Paper No. 58-10
Presentation Time: 11:15 AM
MICROSTRUCTURES AND FABRIC OF AN E-TYPE SHEAR ZONE WITHIN THE RONDA PERIDOTITE MASSIF, SOUTHERN SPAIN
The Ronda peridotite massif is texturally and mineralogically zoned, containing in structural sequence from bottom to top: plagioclase tectonites, granular spinel peridotites, spinel tectonites, and garnet-spinel bearing mylonites, which represent equilibration within a thermal gradient during exhumation of the body from >2 GPa to <0.8 GPa. The upper tectonites and mylonites together represent the shear zone by which the peridotite was exhumed to crustal levels. The lower plagioclase-bearing tectonites likely represent lower-pressure deformation associated with the emplacement into the crust. The coarse-grained granular spinel zone is cross-cut by a narrow shear zone with distinct microstructures and fabric. This shear zone comprises a banded mylonite consisting of slightly coarser (227 μm) pure olivine bands; finer (90 μm) bands of mixed olivine, pyroxene, and spinel; and porphyroclasts of pyroxene that are either round or stretched, some to aspect ratios of 1:10 or more.
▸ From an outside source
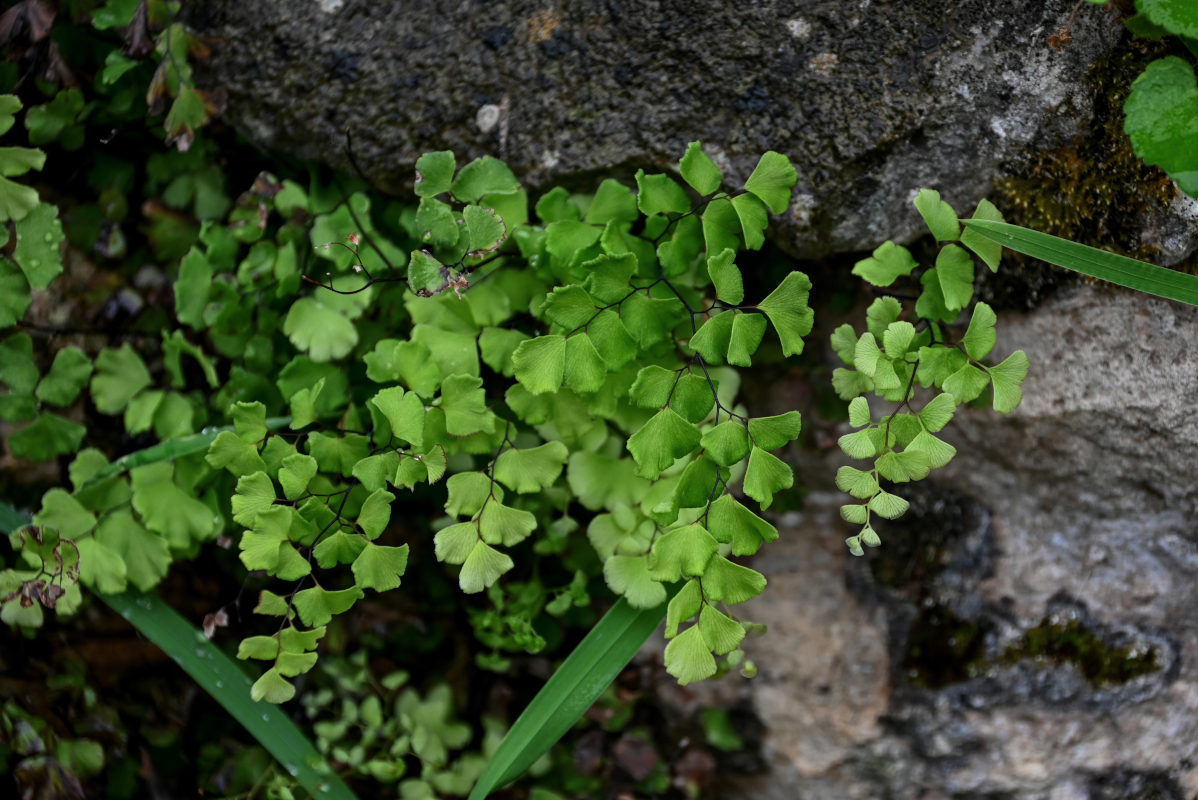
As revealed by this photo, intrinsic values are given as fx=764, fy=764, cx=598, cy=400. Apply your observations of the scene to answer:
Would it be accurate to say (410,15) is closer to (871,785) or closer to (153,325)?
(153,325)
Asymmetrical recrystallized tails on orthopyroxene and oblique new grain shape fabrics indicate top to the northwest sense of shear. Olivine in this shear zone has an E-type crystallographic lattice-preferred orientation produced by slip on (001) in the [100] direction. E-type fabrics have been proposed to occur at high water content (200-1000 ppm H/Si) and low stress (Jung et al., 2006). Samples taken meters away from the shear zone contain olivine porphyroclasts with sharp subgrain boundaries, and neoblasts comparable in size to subgrain width and show new grain orientations compatible with subgrain rotation.